Within the listing below, give again exactly the lines between the one containing "Carbon Fixation and" and the one containing "All About Me: A", inclusive, pictures left aside.

___ Data listing

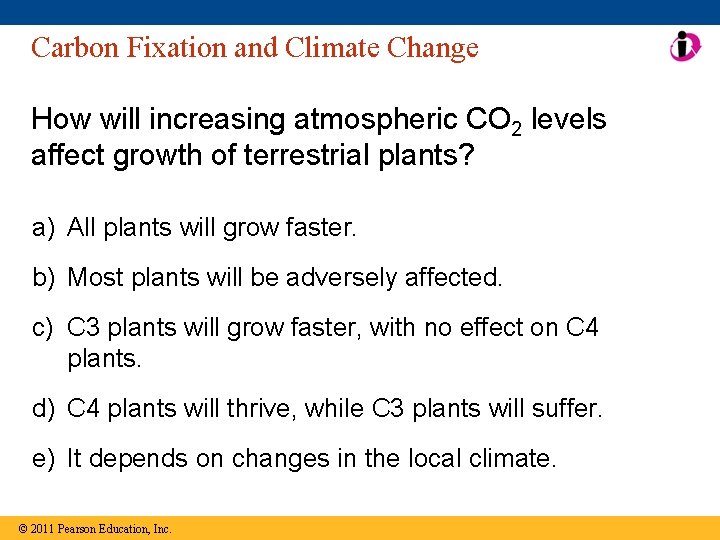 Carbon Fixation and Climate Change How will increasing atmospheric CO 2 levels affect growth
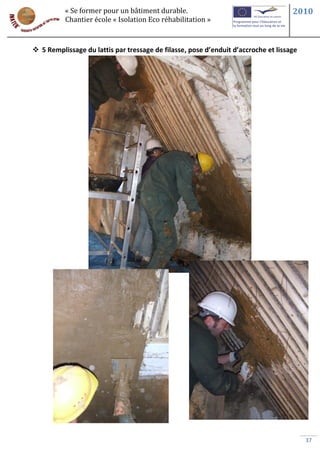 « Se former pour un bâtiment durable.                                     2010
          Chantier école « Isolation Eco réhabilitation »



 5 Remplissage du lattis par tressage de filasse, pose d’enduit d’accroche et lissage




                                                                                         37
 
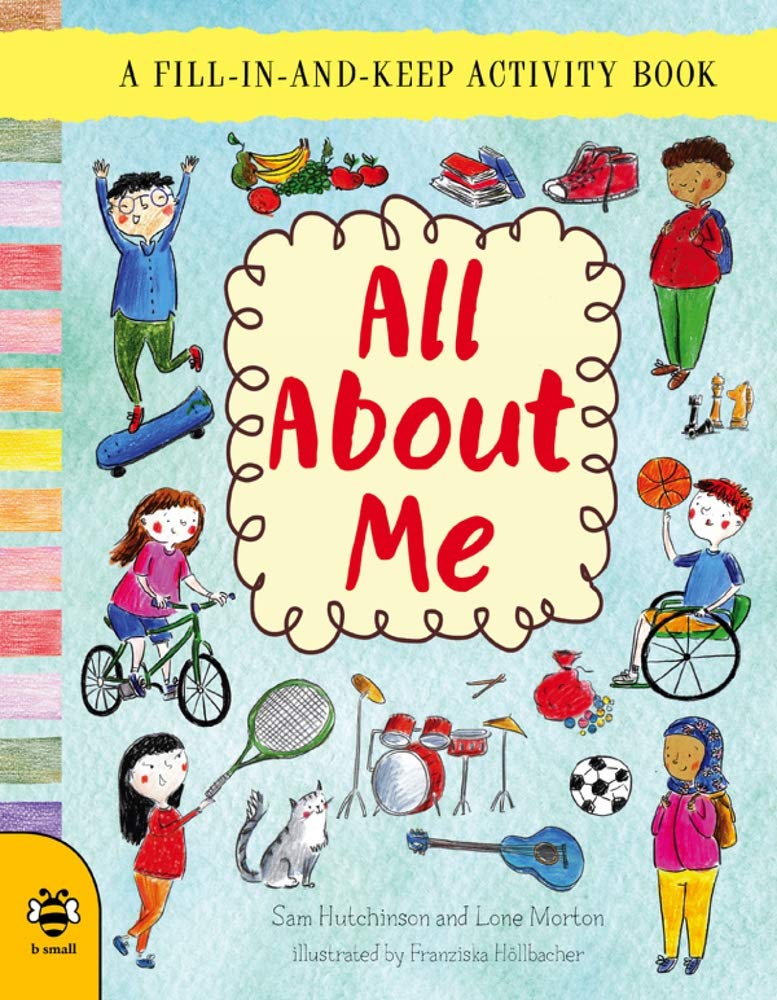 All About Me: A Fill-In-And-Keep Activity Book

______
___ Data listing

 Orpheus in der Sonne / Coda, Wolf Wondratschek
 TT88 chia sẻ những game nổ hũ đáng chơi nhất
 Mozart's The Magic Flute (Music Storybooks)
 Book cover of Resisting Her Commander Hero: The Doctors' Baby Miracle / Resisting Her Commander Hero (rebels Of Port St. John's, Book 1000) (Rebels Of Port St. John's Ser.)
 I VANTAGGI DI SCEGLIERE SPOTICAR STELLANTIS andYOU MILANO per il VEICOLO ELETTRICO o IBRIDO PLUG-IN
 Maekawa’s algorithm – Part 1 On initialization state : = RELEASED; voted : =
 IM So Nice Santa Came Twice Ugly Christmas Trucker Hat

______
___ Data listing

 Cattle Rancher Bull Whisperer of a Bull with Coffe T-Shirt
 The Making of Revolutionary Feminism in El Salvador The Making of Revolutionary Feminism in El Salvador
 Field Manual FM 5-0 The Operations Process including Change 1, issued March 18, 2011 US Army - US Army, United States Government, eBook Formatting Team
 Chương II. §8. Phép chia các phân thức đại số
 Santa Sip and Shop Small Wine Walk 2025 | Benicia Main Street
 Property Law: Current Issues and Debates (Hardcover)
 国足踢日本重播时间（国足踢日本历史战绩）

______

### [Finished exercise]
 Carbon Fixation and Climate Change How will increasing atmospheric CO 2 levels affect growth
 « Se former pour un bâtiment durable.                                     2010
          Chantier école « Isolation Eco réhabilitation »



 5 Remplissage du lattis par tressage de filasse, pose d’enduit d’accroche et lissage




                                                                                         37
 
 All About Me: A Fill-In-And-Keep Activity Book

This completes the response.